Send me a PM if you are interested.


----------



## TEX-O-BOB (Sep 12, 2007)

How old, what is his breeding, indoor/outdoor, how big, slick, hairy, broken coat, black, liver, ticked, roan, Pictures???


----------



## Gumbo (Sep 22, 2007)

I might be interested as I've been looking for a good GWP. Would like to see your response to Tex's questions.


----------



## bowhunter3 (Oct 18, 2007)

I could use another dog, I would be interested. Post a picture


----------



## DEVIANT (Sep 11, 2007)

His name is Blueboy, but we call him Blue. Turned 1 year old on the 20th of January....so he is almost 13 months old, weighs 70lbs, been fixed, up to date on all shots, healthy. More of a dark liver with gray wirey hair (see pics below). Has a "little" bit of a beard coming in. Spends most of the time indoors, but loves the outdoors. At night he comes in and sleeps in his doggy bed next to my side of the bed. The wife exercises him daily, normally a 3-4 mile fast paced walk. Protective as far as barking when the door bell rings, but has never shown teeth to anyone. Just wants your attention, if you know what I mean. As far as breeding, he is a purebred and registered with the AKC. I will have you get in touch with my wife to see the papers as well as meet Blue. Have done some training, he will track and point, but needs more work to be really up to his potential. Have shot 12 gauge shells over his head with no problems....especially if he is focused on a bird. Send me a PM with your phone # and we will talk.
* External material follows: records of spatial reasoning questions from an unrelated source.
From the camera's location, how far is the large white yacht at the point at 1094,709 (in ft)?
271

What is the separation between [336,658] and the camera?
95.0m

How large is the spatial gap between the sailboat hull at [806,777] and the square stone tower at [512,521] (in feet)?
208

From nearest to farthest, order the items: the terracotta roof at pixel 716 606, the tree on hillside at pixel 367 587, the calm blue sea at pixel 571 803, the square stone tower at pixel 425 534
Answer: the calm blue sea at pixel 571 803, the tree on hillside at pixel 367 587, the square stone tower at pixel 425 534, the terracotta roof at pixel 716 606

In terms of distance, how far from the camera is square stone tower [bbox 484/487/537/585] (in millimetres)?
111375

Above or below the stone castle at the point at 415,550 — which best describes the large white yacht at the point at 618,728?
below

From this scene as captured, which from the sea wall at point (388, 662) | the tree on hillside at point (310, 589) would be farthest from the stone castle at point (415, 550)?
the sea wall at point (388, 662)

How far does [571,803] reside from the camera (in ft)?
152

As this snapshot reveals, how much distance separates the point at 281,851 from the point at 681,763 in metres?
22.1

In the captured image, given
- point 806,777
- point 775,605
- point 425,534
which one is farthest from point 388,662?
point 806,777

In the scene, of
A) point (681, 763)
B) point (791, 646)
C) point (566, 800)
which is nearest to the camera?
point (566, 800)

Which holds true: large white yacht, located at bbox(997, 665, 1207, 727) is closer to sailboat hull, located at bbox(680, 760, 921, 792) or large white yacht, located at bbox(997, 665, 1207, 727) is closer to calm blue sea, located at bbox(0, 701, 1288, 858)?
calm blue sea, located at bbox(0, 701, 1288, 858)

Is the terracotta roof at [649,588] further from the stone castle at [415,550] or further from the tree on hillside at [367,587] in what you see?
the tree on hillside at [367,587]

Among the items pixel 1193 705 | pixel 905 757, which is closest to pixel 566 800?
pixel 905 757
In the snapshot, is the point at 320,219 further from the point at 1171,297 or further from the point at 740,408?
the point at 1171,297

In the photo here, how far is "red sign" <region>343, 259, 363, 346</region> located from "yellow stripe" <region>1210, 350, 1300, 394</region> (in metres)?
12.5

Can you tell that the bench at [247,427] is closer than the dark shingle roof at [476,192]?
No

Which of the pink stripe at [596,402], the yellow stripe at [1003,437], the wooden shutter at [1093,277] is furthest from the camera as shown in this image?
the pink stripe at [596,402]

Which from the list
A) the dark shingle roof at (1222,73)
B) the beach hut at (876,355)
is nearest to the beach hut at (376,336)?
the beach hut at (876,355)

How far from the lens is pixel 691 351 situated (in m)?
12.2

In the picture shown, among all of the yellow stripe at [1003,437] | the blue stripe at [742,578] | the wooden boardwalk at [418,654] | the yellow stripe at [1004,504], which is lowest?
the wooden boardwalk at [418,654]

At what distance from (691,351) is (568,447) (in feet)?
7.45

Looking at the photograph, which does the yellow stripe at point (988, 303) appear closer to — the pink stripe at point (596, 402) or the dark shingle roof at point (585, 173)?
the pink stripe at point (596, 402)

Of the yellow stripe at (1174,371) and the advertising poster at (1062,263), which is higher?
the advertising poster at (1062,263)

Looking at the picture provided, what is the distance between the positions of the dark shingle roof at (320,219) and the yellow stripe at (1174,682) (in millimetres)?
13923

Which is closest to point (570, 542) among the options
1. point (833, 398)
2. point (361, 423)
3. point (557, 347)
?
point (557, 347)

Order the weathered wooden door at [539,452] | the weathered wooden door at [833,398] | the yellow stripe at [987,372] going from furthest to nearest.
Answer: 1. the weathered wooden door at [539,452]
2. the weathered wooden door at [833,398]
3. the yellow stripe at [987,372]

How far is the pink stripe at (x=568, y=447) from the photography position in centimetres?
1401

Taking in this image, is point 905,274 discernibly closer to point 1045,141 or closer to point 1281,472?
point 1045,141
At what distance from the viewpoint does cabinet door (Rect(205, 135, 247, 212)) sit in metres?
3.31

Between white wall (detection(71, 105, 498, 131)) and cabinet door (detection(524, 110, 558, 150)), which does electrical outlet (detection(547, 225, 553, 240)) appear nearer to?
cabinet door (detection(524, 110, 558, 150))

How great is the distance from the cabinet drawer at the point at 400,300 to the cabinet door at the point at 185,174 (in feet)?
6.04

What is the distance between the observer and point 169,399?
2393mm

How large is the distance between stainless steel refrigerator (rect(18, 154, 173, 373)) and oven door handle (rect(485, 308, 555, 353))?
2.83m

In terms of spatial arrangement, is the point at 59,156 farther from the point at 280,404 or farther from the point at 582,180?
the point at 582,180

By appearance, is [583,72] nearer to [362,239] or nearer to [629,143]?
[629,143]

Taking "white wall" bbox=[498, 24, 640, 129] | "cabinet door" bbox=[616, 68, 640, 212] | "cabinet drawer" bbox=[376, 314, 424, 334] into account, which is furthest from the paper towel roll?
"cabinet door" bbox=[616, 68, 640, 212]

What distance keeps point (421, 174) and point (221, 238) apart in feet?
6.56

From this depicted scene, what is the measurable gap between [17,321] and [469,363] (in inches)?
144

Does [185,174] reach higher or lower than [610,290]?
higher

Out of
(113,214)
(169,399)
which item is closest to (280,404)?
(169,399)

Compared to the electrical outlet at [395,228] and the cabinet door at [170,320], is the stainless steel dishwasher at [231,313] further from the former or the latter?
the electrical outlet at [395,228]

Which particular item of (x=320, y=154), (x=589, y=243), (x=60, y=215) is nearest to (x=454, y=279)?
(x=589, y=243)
The first picture was when he was about 7 months old. The last two were at the end of December.


----------



## TEX-O-BOB (Sep 12, 2007)

So, was it TAK or bwhntr that docked his tail? Or should I say, cut the first inch off... :shock: 

He's a good looking boy. I'd still like to know what lines he comes out of. I might have a guy interested in him. But he lives out of state so I'd need to be the middle man on the deal.


----------



## DEVIANT (Sep 11, 2007)

I bought him from one of my workers father-in-laws about 4 months ago. He is a breeder in Salmon, Idaho. They kept Blue out of the litter and then his wife's health strated to go fast (She has serious lung issues and lives off of oxygen). I was in the market for and always wanted a pointer, so I bought him. I have pictures from his mother and father that I can send you also. I really want him to go to a good home, but I want to make sure it will be the right home. Send me your phone # and I will call you. As well as you having a few questions, I have some also.


----------



## DEVIANT (Sep 11, 2007)

Thanks for all of the help to those that did....Blue is gone to his new home.


----------